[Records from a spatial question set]
— begin —
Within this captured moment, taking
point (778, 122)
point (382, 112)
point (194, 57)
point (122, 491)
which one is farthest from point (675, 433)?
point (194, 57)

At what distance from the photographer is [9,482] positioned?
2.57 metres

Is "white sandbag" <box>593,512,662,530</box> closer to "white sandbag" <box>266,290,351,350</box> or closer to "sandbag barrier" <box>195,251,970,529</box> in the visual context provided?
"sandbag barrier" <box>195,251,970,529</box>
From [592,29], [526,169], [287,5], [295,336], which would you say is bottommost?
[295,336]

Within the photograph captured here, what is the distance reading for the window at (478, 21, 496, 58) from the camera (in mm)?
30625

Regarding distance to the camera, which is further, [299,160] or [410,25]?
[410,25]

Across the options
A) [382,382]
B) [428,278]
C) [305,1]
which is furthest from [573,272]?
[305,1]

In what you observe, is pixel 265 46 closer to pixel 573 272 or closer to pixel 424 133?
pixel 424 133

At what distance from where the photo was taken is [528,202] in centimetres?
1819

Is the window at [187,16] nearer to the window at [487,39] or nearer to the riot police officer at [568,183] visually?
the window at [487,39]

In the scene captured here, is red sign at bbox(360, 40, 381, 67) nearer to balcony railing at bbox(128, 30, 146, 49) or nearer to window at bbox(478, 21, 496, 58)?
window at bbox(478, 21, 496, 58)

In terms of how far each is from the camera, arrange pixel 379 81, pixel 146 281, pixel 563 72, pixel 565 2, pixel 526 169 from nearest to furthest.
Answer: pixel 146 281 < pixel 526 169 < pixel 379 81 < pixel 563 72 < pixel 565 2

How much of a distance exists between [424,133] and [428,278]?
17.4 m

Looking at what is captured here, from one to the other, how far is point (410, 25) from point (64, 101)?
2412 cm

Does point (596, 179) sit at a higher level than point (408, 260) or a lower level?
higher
— end —
● PROBLEM
Rewrite the listing above as a JSON list of strings with one string per line, leaving out blank lines.

● RESULT
[
  "Within this captured moment, taking",
  "point (778, 122)",
  "point (382, 112)",
  "point (194, 57)",
  "point (122, 491)",
  "which one is farthest from point (675, 433)?",
  "point (194, 57)",
  "At what distance from the photographer is [9,482] positioned?",
  "2.57 metres",
  "Is \"white sandbag\" <box>593,512,662,530</box> closer to \"white sandbag\" <box>266,290,351,350</box> or closer to \"sandbag barrier\" <box>195,251,970,529</box> in the visual context provided?",
  "\"sandbag barrier\" <box>195,251,970,529</box>",
  "From [592,29], [526,169], [287,5], [295,336], which would you say is bottommost?",
  "[295,336]",
  "Within the photograph captured here, what is the distance reading for the window at (478, 21, 496, 58) from the camera (in mm)?",
  "30625",
  "Regarding distance to the camera, which is further, [299,160] or [410,25]?",
  "[410,25]",
  "Across the options",
  "A) [382,382]",
  "B) [428,278]",
  "C) [305,1]",
  "which is furthest from [573,272]?",
  "[305,1]",
  "In what you observe, is pixel 265 46 closer to pixel 573 272 or closer to pixel 424 133?",
  "pixel 424 133",
  "At what distance from where the photo was taken is [528,202] in centimetres?",
  "1819",
  "Is the window at [187,16] nearer to the window at [487,39] or nearer to the riot police officer at [568,183] visually?",
  "the window at [487,39]",
  "In the scene captured here, is red sign at bbox(360, 40, 381, 67) nearer to balcony railing at bbox(128, 30, 146, 49) or nearer to window at bbox(478, 21, 496, 58)?",
  "window at bbox(478, 21, 496, 58)",
  "In terms of how far each is from the camera, arrange pixel 379 81, pixel 146 281, pixel 563 72, pixel 565 2, pixel 526 169 from nearest to furthest.",
  "Answer: pixel 146 281 < pixel 526 169 < pixel 379 81 < pixel 563 72 < pixel 565 2",
  "How much of a distance exists between [424,133] and [428,278]?",
  "17.4 m",
  "Looking at what is captured here, from one to the other, how far is point (410, 25) from point (64, 101)?",
  "2412 cm",
  "Does point (596, 179) sit at a higher level than point (408, 260) or a lower level?",
  "higher"
]